Melanie McDonagh Melanie McDonagh

Prince Harry and Meghan Markle: the union of royalty and showbiz

It may be churlish to be unkind about a young couple who have just announced their engagement but needs must. Someone has to say it, though let me say at the outset that the engagement has made lots of people very happy. Not least journalists.

Prince Harry is fifth in line to the throne so constitutionally it doesn’t matter a hoot who he marries because neither he nor his children are going to become monarch, but, for what it’s worth, Meghan Markle is unsuitable as his wife for the same reason that Wallis Simpson was unsuitable: she’s divorced and Harry’s grandmother is supreme governor of the CofE. The last person who made any personal sacrifice for that particular principle was Princess Margaret, and you could argue it didn’t end terribly well.

In fact, the Queen is one of the few members of the immediate Royal Family who is not divorced; the general wave of goodwill for her and Prince Philip’s 70th wedding anniversary had an element of real admiration, because no-one even pretended that the marriage did not have its vicissitudes – did the Prince have the rumoured affairs? – which would have been the end of any modern union. As for the marriage of Prince Charles and Camilla, it shouldn’t have been blessed by the then Archbishop of Canterbury at all, because they each had a role in the breakup of each other’s first marriage – indeed you could argue that Camilla was the primary reason for his divorce – and one of the few principles on this the CofE has left is that you shouldn’t sanctify the union of people who do this. By comparison, Meghan Markle seems rather less problematic, since she got divorced years before she met Prince Harry.

What the engagement will do is consolidate the real nature of the modern royal family, which is part of the entertainment and showbiz side of the nation. When the Queen dies, it will be pretty well impossible to invest the actual holder of the office of monarch with any real degree of respect. So, the personal won’t any longer be political – the qualities of duty, loyalty, discretion and regard for the sanctified aspect of monarchy will die when she does. In its place will be a hugely enjoyable soap opera with far more audience share than Suits – a development that Princess Diana began and her daughter-in-law’s advent will confirm. Some of us will simply detach our respect for the office of monarch from the person who holds it when the Queen goes.

Obviously, seventy years ago, Meghan Markle would have been the kind of woman the Prince would have had for a mistress, not a wife. Things have changed. She’ll now be the apotheosis of the union of showbiz and royalty, with a glorious subsidiary cast of embarrassing relations. But, like every self-respecting member of the acting profession these days, she’s got liberal political views. In an essay for Elle magazine last year, she wrote:

‘While most become starstruck by A-list actors, you’ll only see me in awe of leaders effecting change. Politician and diplomat Madeleine Albright, UN Secretary General Ban Ki-moon. These are my heroes. These are my celebrities… When I gave a speech for International Women’s Day, and Ban Ki-moon led the standing ovation, I thought, ‘This right here is the point”.

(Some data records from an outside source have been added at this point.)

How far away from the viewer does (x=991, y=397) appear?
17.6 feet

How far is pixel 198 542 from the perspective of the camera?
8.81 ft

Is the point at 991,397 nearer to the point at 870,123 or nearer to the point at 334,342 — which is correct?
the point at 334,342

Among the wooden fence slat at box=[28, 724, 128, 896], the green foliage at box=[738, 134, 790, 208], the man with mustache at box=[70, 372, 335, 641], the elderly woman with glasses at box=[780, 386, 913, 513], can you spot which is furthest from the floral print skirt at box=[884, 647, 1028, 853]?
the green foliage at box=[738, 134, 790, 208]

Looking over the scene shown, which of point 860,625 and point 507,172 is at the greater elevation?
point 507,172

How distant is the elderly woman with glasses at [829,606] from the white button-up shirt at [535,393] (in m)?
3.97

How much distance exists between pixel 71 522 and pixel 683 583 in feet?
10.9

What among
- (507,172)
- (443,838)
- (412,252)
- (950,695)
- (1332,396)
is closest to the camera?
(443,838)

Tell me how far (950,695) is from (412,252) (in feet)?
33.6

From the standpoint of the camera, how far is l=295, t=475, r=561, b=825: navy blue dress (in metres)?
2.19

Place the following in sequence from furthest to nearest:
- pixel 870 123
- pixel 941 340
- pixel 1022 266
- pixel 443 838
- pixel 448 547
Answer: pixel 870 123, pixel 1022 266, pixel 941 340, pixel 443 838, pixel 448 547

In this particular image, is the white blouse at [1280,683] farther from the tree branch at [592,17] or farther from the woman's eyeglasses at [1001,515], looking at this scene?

She also expressed her admiration for Fatima Bhutto, poet and niece of the former Pakistani PM Benazir Bhutto.

Hmm. Great. You can see it now, can’t you: when President Trump calls, Princess Meghan will be almost visibly holding her nose. This is going to be a marriage with lots of possibilities from the point of view of journalism.

The immediate challenge though is for the CofE to devise a service to bless this particular union. Good luck with that.